_Job_
Put every line of the records below into a JSON list of strings, one string per line, leaving out blank lines.

____

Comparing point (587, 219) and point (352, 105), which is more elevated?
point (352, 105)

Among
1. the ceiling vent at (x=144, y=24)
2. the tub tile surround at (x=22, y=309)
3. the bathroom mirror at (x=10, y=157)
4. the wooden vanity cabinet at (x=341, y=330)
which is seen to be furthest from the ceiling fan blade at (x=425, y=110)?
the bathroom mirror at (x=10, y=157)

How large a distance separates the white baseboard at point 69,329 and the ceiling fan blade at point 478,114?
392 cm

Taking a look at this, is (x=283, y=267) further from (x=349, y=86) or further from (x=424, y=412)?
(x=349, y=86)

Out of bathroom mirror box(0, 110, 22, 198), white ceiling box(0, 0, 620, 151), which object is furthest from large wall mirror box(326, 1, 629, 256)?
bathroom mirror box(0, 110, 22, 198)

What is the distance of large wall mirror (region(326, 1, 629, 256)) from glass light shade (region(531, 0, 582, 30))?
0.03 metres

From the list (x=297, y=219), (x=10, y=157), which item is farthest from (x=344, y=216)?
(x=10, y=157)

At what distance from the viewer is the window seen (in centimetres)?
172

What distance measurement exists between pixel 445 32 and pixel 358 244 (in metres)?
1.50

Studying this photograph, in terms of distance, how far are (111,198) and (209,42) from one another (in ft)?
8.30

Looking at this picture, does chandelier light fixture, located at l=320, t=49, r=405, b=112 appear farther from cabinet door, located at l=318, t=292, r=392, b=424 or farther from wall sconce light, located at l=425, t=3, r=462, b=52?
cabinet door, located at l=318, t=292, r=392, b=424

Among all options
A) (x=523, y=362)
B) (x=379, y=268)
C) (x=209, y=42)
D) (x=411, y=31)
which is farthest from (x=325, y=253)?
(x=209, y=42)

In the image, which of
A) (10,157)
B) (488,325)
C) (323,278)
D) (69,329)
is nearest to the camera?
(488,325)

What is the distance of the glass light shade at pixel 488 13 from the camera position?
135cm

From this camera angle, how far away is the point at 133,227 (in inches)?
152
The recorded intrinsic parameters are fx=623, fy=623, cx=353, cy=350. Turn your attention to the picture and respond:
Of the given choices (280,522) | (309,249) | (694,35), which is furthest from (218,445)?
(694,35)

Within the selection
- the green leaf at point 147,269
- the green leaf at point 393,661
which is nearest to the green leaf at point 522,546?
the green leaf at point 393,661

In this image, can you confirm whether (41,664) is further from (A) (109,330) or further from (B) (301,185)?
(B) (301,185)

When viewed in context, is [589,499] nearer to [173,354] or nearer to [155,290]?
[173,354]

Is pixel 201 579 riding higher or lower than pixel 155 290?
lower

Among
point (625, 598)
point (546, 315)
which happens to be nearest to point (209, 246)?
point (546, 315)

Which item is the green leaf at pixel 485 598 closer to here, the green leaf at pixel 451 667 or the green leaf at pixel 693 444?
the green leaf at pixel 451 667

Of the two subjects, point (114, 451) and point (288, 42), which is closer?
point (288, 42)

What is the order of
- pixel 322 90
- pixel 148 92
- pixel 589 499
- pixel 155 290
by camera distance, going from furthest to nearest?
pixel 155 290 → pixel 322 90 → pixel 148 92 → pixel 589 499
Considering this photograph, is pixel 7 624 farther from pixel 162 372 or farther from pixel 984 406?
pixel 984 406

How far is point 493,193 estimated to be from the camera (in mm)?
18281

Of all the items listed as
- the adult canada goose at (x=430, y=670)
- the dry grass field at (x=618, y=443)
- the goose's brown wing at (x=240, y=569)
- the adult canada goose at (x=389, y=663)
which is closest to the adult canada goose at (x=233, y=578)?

____

_Expected answer_
[
  "Comparing point (587, 219) and point (352, 105), which is more elevated?",
  "point (352, 105)",
  "Among",
  "1. the ceiling vent at (x=144, y=24)",
  "2. the tub tile surround at (x=22, y=309)",
  "3. the bathroom mirror at (x=10, y=157)",
  "4. the wooden vanity cabinet at (x=341, y=330)",
  "which is seen to be furthest from the ceiling fan blade at (x=425, y=110)?",
  "the bathroom mirror at (x=10, y=157)",
  "How large a distance separates the white baseboard at point 69,329 and the ceiling fan blade at point 478,114?",
  "392 cm",
  "Taking a look at this, is (x=283, y=267) further from (x=349, y=86) or further from (x=424, y=412)?",
  "(x=349, y=86)",
  "Out of bathroom mirror box(0, 110, 22, 198), white ceiling box(0, 0, 620, 151), which object is furthest from large wall mirror box(326, 1, 629, 256)?",
  "bathroom mirror box(0, 110, 22, 198)",
  "What is the distance of large wall mirror (region(326, 1, 629, 256)) from glass light shade (region(531, 0, 582, 30))?",
  "0.03 metres",
  "From the list (x=297, y=219), (x=10, y=157), which item is farthest from (x=344, y=216)?",
  "(x=10, y=157)",
  "At what distance from the viewer is the window seen (in centimetres)?",
  "172",
  "What distance measurement exists between pixel 445 32 and pixel 358 244 (in metres)?",
  "1.50",
  "Studying this photograph, in terms of distance, how far are (111,198) and (209,42) from one another (in ft)?",
  "8.30",
  "Looking at this picture, does chandelier light fixture, located at l=320, t=49, r=405, b=112 appear farther from cabinet door, located at l=318, t=292, r=392, b=424 or farther from wall sconce light, located at l=425, t=3, r=462, b=52?",
  "cabinet door, located at l=318, t=292, r=392, b=424",
  "Among all options",
  "A) (x=523, y=362)",
  "B) (x=379, y=268)",
  "C) (x=209, y=42)",
  "D) (x=411, y=31)",
  "which is farthest from (x=325, y=253)?",
  "(x=209, y=42)",
  "In the image, which of",
  "A) (10,157)",
  "B) (488,325)",
  "C) (323,278)",
  "D) (69,329)",
  "is nearest to the camera?",
  "(488,325)",
  "What is the distance of the glass light shade at pixel 488 13 from the camera position?",
  "135cm",
  "From this camera angle, how far away is the point at 133,227 (in inches)?",
  "152",
  "The recorded intrinsic parameters are fx=623, fy=623, cx=353, cy=350. Turn your attention to the picture and respond:",
  "Of the given choices (280,522) | (309,249) | (694,35), which is furthest from (218,445)?",
  "(694,35)",
  "Within the selection",
  "- the green leaf at point 147,269",
  "- the green leaf at point 393,661",
  "which is nearest to the green leaf at point 522,546?",
  "the green leaf at point 393,661",
  "In this image, can you confirm whether (41,664) is further from (A) (109,330) or further from (B) (301,185)?",
  "(B) (301,185)",
  "When viewed in context, is [589,499] nearer to [173,354] or nearer to [155,290]?",
  "[173,354]",
  "Is pixel 201 579 riding higher or lower than pixel 155 290?",
  "lower",
  "Among",
  "point (625, 598)",
  "point (546, 315)",
  "which happens to be nearest to point (209, 246)?",
  "point (546, 315)",
  "Which item is the green leaf at pixel 485 598 closer to here, the green leaf at pixel 451 667 or the green leaf at pixel 693 444?",
  "the green leaf at pixel 451 667",
  "Of the two subjects, point (114, 451) and point (288, 42), which is closer?",
  "point (288, 42)",
  "What is the order of",
  "- pixel 322 90",
  "- pixel 148 92",
  "- pixel 589 499",
  "- pixel 155 290",
  "by camera distance, going from furthest to nearest?",
  "pixel 155 290 → pixel 322 90 → pixel 148 92 → pixel 589 499",
  "Considering this photograph, is pixel 7 624 farther from pixel 162 372 or farther from pixel 984 406?",
  "pixel 984 406",
  "How far is point 493,193 estimated to be from the camera (in mm)?",
  "18281",
  "Of all the items listed as",
  "- the adult canada goose at (x=430, y=670)",
  "- the dry grass field at (x=618, y=443)",
  "- the goose's brown wing at (x=240, y=569)",
  "- the adult canada goose at (x=389, y=663)",
  "which is closest to the adult canada goose at (x=233, y=578)?"
]